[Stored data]
* * * *
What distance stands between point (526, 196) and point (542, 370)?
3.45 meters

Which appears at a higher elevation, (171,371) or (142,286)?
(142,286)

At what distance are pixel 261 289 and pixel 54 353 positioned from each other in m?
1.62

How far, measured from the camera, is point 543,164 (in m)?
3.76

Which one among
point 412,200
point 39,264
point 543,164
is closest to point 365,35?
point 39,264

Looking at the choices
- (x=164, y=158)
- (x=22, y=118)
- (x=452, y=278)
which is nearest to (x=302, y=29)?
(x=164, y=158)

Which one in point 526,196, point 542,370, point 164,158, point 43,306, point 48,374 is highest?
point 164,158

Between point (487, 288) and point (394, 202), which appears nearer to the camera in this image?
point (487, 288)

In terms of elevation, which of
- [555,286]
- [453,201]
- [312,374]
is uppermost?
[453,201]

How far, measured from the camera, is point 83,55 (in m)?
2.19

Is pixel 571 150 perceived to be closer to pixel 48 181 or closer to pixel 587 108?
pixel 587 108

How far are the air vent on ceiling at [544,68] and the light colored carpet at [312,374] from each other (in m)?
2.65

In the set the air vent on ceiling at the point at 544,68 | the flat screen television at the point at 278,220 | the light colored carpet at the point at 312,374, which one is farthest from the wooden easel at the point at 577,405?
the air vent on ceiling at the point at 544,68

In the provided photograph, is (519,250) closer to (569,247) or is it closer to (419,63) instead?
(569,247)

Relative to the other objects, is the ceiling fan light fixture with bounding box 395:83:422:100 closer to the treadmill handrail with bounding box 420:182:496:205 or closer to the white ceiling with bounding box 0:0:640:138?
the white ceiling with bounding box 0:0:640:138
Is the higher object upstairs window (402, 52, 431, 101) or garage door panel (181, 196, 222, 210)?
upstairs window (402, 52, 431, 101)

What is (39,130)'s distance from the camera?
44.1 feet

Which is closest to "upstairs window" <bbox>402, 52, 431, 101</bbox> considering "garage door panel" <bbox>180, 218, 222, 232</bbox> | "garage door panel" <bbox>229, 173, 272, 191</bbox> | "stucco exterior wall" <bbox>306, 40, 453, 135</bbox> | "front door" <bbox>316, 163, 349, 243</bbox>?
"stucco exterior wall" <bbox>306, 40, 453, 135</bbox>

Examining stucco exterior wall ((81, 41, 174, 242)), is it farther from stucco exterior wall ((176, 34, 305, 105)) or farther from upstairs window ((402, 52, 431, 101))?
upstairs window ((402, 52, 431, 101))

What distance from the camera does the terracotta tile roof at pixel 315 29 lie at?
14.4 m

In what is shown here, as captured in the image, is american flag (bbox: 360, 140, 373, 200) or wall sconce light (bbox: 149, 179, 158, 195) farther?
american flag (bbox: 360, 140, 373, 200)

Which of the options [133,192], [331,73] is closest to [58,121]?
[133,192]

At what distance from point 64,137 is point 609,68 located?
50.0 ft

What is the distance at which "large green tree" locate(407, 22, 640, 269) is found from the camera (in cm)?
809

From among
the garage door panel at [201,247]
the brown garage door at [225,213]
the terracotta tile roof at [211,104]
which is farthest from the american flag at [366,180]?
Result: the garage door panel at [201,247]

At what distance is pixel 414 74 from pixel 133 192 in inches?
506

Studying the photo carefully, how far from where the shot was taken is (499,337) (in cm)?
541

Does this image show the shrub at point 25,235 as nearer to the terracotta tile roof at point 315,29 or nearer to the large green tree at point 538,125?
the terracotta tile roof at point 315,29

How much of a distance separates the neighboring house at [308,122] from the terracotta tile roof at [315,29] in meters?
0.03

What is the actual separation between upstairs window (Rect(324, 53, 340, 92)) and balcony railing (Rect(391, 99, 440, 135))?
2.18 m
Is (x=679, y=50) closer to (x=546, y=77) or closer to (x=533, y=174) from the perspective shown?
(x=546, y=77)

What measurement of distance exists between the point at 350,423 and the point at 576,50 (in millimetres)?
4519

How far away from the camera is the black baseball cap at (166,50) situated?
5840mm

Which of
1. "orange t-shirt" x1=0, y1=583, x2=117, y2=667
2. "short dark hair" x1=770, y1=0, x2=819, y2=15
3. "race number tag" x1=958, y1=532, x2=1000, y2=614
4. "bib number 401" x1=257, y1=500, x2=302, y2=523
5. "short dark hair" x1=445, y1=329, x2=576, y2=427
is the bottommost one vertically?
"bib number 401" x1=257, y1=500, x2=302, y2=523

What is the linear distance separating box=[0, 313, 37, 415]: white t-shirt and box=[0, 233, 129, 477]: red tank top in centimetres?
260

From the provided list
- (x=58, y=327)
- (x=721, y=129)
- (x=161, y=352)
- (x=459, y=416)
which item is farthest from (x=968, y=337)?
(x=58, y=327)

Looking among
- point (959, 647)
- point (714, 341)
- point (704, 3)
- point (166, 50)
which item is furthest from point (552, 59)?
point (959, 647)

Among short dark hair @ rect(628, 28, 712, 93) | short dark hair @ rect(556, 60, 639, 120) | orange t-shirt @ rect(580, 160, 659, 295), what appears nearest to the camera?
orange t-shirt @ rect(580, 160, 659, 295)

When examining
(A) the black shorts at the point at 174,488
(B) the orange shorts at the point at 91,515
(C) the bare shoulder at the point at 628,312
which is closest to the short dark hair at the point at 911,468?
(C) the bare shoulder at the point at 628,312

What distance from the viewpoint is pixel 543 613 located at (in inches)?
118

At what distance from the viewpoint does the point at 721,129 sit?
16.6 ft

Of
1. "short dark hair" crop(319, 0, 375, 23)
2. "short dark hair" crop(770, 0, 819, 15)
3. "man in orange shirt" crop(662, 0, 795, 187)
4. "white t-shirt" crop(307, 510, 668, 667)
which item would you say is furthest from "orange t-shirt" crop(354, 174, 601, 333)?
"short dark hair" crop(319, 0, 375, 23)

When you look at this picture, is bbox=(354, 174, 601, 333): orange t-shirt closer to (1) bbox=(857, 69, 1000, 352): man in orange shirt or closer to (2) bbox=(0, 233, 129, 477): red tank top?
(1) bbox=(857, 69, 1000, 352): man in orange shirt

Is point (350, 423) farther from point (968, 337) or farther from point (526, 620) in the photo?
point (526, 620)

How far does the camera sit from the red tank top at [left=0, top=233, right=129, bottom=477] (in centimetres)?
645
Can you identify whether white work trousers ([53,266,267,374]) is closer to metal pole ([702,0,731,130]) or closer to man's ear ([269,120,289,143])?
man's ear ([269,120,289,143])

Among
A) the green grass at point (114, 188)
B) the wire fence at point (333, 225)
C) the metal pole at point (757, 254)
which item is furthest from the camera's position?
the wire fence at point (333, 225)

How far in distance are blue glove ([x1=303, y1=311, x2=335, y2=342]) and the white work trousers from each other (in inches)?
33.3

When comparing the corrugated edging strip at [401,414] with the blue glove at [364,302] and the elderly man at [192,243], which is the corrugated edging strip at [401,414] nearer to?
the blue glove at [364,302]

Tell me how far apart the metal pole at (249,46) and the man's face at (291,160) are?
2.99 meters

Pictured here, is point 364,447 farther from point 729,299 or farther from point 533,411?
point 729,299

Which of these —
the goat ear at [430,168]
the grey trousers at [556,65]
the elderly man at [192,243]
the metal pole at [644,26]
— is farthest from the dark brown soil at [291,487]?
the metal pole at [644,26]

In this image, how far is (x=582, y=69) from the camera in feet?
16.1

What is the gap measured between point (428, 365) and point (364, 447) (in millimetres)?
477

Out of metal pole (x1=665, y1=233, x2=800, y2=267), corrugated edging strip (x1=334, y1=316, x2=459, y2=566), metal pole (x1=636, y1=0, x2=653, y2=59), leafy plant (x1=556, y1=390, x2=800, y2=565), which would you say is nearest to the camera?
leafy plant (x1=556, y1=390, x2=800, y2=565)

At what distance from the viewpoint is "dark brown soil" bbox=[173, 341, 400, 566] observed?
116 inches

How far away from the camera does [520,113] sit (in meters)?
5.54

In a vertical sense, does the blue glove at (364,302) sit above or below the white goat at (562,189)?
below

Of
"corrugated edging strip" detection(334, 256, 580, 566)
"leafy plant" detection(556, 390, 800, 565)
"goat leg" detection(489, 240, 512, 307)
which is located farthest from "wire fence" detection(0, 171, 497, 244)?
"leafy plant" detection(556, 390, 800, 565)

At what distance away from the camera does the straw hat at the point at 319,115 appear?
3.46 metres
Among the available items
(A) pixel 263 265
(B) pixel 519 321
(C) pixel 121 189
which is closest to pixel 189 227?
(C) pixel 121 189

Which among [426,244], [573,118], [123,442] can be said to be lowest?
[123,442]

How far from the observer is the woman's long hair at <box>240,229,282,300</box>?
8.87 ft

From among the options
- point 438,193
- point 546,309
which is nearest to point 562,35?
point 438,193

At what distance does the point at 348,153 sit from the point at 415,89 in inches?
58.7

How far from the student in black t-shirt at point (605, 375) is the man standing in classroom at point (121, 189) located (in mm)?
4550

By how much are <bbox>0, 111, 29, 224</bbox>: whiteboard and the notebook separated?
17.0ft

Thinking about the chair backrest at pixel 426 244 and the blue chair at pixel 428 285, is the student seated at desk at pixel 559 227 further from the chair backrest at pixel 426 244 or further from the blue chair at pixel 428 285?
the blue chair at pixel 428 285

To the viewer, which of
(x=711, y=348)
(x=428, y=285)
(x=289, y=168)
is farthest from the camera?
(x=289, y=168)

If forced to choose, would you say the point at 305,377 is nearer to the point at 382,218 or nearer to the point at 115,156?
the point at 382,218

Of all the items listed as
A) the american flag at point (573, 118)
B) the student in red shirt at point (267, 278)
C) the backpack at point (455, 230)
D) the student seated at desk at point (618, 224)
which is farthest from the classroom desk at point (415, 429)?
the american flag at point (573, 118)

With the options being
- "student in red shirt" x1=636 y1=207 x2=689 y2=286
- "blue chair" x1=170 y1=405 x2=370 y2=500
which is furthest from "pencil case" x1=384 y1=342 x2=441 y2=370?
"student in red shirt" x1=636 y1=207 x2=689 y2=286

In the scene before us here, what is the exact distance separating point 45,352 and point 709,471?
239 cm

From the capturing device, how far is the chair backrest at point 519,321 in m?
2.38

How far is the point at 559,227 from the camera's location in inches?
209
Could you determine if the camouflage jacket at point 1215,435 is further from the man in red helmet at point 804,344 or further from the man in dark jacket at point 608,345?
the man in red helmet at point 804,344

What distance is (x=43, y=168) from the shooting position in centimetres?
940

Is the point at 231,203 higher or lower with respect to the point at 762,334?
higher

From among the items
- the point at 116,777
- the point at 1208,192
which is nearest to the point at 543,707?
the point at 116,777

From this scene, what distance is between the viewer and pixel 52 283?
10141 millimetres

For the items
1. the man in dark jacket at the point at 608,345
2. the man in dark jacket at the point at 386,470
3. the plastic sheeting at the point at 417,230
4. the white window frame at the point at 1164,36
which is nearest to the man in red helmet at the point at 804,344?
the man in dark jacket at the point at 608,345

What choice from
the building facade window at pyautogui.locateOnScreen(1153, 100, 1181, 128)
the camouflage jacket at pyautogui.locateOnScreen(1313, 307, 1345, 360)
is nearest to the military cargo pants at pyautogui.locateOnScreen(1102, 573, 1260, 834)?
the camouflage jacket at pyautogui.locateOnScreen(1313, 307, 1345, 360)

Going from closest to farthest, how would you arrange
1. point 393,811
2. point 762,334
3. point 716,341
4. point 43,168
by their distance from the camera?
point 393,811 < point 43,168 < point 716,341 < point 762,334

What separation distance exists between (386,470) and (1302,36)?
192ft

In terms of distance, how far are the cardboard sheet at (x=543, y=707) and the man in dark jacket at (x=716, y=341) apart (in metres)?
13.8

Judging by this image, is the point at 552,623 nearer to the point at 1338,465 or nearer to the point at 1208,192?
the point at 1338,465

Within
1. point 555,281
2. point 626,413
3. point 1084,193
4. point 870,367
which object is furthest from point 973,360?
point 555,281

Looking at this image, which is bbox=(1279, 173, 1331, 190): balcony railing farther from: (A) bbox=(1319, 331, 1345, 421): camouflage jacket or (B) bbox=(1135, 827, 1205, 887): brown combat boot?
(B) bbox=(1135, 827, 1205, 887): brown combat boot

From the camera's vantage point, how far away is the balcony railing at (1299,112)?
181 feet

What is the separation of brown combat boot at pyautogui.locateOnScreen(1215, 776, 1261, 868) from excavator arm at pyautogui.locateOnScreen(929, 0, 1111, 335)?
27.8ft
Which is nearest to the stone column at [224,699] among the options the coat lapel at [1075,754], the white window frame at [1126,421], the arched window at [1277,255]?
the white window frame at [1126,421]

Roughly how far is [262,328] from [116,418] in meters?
* * * *
→ To be done
Repeat the rows word for word, beginning at the line that contains "What is the separation" and continuing through the final line of the rows.

→ Answer to the problem
What is the separation of brown combat boot at pyautogui.locateOnScreen(1215, 776, 1261, 868) from excavator arm at pyautogui.locateOnScreen(929, 0, 1111, 335)?
27.8ft
Which is nearest to the stone column at [224,699] among the options the coat lapel at [1075,754], the white window frame at [1126,421], the arched window at [1277,255]?
the white window frame at [1126,421]

Roughly how far is [262,328] from [116,418] in meters?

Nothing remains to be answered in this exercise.